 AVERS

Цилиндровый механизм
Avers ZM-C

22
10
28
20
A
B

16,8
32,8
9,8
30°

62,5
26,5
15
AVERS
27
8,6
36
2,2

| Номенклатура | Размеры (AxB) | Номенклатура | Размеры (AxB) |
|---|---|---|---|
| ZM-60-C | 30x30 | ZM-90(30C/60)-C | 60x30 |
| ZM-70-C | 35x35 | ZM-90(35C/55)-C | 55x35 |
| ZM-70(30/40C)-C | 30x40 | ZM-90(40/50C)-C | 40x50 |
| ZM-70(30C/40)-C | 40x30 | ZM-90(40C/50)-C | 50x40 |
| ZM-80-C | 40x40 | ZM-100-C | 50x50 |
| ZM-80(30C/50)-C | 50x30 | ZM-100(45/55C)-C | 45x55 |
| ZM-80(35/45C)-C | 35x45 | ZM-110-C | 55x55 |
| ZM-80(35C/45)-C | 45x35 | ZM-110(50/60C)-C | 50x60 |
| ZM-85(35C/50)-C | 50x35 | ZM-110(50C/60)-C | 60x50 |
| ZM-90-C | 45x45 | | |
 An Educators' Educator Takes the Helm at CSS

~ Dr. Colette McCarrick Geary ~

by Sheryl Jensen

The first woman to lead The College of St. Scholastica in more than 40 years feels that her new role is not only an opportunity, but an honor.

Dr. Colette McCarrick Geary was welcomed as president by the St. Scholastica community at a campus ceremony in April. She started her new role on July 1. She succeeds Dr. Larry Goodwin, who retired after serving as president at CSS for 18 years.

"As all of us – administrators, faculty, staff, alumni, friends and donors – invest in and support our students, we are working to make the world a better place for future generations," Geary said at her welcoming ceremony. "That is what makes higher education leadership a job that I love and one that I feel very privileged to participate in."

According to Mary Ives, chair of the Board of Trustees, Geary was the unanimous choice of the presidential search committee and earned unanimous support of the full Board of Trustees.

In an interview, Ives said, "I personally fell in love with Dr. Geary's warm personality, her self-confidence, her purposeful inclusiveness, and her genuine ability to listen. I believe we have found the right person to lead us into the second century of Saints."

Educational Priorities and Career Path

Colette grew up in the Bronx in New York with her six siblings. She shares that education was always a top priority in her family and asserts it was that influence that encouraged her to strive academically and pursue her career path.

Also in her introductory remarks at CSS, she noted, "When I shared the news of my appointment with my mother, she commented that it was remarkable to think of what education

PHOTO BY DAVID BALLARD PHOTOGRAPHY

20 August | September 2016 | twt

______________________________

**What the exercise asks**: Your reply should hold all the lines from the listing above in which "Ives" appears.

**Answer box**:
According to Mary Ives, chair of the Board of Trustees, Geary was the unanimous choice of the presidential search committee and earned unanimous support of the full Board of Trustees.
In an interview, Ives said, "I personally fell in love with Dr. Geary's warm personality, her self-confidence, her purposeful inclusiveness, and her genuine ability to listen. I believe we have found the right person to lead us into the second century of Saints."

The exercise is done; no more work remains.